Excerpts from a spatial dataset:
■ ■ ■

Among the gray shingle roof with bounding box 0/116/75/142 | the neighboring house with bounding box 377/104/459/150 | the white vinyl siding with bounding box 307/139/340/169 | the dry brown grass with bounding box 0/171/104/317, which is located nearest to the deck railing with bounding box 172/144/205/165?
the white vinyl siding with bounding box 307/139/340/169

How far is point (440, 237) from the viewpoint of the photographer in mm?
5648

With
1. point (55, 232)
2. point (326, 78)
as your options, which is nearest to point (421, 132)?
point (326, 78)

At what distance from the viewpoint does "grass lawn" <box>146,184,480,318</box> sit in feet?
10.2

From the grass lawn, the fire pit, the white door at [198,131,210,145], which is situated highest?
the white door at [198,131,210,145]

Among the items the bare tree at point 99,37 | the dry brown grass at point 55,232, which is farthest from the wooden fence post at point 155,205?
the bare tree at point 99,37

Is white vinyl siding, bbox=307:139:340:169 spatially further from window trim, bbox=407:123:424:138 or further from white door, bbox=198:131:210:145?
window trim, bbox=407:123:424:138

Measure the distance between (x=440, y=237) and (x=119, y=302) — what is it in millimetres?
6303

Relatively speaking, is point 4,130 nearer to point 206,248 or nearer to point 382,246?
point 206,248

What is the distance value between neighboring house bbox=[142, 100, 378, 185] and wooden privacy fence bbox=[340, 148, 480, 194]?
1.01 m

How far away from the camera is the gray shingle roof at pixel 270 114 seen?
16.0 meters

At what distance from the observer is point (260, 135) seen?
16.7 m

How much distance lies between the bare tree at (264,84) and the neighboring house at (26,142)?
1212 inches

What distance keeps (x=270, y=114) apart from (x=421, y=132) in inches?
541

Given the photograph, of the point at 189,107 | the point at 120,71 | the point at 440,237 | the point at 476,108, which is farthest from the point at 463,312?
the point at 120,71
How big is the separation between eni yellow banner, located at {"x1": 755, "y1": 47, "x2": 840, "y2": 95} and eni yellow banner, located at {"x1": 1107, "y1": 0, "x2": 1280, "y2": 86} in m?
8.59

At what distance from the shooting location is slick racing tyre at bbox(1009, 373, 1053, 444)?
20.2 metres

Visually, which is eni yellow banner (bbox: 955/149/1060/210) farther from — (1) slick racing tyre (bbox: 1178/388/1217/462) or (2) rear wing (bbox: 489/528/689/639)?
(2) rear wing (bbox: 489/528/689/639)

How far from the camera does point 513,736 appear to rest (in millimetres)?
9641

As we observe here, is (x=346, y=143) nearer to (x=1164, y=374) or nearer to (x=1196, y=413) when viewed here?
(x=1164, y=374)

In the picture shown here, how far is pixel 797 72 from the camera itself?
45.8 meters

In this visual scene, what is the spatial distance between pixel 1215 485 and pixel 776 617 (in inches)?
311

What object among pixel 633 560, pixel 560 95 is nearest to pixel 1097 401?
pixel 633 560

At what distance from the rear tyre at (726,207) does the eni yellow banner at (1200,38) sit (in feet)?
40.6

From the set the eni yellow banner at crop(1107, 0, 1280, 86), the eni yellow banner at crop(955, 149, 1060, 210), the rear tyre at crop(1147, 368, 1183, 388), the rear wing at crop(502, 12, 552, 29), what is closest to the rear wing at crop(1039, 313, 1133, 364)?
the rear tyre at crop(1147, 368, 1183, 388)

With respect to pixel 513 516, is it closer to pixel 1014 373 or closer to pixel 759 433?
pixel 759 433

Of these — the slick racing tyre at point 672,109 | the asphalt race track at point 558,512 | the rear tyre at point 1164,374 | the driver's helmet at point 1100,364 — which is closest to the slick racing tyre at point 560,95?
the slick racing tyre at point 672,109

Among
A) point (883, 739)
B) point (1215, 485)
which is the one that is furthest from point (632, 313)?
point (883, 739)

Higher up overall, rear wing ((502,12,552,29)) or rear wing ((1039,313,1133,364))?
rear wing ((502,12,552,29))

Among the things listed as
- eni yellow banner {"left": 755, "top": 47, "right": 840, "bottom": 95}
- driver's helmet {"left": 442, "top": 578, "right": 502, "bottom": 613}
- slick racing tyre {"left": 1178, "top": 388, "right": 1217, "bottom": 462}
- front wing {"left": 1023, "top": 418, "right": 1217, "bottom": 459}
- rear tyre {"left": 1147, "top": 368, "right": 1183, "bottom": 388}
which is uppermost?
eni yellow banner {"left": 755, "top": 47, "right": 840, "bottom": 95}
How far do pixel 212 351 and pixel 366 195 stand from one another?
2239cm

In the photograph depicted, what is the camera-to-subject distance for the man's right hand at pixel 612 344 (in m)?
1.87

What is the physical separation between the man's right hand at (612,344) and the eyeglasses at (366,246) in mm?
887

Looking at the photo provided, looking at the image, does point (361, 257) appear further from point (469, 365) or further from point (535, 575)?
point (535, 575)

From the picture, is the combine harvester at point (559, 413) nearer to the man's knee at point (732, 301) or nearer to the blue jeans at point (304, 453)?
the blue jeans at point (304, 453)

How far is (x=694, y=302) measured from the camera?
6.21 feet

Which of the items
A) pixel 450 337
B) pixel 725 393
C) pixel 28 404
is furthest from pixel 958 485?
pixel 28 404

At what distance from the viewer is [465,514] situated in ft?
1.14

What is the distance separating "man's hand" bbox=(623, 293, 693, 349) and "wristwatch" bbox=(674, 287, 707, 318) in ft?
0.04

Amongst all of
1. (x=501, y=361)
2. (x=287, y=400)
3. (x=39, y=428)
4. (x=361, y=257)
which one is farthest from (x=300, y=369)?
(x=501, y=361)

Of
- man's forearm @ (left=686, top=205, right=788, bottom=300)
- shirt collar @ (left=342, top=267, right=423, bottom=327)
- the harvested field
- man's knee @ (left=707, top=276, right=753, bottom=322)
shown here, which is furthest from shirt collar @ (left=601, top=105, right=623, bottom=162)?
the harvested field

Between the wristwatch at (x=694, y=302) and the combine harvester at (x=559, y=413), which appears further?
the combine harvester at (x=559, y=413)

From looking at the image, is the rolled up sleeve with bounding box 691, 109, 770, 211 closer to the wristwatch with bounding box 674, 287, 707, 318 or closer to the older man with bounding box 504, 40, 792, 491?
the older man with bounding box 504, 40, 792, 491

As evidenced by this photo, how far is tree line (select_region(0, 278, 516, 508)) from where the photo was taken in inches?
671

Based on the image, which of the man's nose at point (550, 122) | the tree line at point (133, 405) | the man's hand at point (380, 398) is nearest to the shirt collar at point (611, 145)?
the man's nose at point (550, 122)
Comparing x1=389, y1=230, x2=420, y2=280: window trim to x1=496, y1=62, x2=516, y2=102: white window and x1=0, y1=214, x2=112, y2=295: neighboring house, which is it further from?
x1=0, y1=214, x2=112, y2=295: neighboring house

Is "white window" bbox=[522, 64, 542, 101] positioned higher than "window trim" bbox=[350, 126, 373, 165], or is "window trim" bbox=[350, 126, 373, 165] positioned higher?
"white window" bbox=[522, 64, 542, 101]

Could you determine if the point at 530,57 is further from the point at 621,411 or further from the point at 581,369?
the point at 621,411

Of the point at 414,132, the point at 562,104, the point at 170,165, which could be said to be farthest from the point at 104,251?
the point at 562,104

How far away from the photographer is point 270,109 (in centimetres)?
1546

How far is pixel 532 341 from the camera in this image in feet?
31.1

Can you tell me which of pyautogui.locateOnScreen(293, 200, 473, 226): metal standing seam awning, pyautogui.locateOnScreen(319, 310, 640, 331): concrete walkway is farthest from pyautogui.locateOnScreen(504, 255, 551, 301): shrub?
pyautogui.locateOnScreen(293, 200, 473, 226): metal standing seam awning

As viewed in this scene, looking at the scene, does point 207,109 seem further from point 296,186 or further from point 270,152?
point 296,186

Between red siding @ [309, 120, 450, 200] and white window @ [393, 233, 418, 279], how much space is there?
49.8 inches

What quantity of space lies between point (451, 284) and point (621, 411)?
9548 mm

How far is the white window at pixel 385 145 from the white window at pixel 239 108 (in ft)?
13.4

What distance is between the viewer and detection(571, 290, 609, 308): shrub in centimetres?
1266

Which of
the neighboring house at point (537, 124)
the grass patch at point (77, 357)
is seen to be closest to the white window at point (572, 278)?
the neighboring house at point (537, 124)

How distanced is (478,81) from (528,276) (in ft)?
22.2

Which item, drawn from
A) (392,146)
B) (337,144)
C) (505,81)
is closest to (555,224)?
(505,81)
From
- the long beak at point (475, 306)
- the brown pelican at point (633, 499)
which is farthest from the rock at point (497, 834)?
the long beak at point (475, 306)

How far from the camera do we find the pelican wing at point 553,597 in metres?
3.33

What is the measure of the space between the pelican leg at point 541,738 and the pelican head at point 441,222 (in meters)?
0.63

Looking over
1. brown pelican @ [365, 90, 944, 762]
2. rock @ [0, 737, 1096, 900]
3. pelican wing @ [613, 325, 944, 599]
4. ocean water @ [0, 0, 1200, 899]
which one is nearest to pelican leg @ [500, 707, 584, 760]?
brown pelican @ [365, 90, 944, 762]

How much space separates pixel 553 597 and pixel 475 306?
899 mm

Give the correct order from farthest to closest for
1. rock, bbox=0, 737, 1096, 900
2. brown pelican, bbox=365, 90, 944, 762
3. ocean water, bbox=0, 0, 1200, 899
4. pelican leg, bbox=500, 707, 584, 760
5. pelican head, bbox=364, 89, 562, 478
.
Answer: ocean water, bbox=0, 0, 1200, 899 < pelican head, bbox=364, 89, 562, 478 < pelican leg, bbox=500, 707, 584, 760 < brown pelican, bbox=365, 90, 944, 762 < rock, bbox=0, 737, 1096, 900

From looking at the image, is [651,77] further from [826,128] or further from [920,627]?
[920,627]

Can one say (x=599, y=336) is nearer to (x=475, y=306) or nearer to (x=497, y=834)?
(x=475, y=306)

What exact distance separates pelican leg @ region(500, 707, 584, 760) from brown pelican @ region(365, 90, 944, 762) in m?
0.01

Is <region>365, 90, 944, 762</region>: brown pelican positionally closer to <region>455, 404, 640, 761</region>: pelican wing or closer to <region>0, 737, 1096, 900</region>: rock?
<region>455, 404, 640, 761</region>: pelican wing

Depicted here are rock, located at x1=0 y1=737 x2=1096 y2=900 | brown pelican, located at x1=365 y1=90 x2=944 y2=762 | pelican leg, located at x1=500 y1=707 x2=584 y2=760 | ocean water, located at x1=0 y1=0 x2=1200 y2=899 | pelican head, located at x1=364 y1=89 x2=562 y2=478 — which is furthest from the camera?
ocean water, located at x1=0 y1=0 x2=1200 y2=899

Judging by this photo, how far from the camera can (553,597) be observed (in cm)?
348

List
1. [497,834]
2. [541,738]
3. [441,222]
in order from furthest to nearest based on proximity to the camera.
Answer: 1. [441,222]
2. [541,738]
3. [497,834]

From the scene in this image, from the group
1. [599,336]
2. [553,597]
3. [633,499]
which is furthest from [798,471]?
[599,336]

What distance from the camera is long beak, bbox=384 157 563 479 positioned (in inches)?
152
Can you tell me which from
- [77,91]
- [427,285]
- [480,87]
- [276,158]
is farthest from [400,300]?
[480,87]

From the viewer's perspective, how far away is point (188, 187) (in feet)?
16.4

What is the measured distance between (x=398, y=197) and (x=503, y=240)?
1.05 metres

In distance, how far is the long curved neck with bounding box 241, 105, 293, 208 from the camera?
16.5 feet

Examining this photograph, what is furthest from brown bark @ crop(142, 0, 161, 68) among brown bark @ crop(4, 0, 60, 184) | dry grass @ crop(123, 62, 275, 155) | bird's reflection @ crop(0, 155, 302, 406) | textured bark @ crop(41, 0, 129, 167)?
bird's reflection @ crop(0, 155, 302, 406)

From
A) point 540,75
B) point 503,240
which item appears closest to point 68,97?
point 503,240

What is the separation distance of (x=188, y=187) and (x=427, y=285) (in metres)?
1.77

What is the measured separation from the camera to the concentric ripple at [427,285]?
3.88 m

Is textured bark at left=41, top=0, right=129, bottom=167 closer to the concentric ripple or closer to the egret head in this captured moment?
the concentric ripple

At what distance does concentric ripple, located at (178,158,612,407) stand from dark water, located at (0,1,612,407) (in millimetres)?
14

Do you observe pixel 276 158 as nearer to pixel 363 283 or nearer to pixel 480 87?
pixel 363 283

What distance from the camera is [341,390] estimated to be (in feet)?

■ ■ ■

# Problem details
Exactly reproduce the lines beginning with the one that contains "What is the separation" and ending with the last line of the material, both included. Leave out everything else.

# Exercise result
What is the separation distance of (x=188, y=187) and (x=427, y=285) (in metres)?
1.77

What is the measured separation from the camera to the concentric ripple at [427,285]?
3.88 m

Is textured bark at left=41, top=0, right=129, bottom=167 closer to the concentric ripple or closer to the egret head in this captured moment?
the concentric ripple

At what distance does concentric ripple, located at (178,158,612,407) stand from dark water, located at (0,1,612,407) (in millimetres)?
14

Do you observe pixel 276 158 as nearer to pixel 363 283 or nearer to pixel 480 87?
pixel 363 283

What distance from the camera is [341,390] estimated to be (in feet)?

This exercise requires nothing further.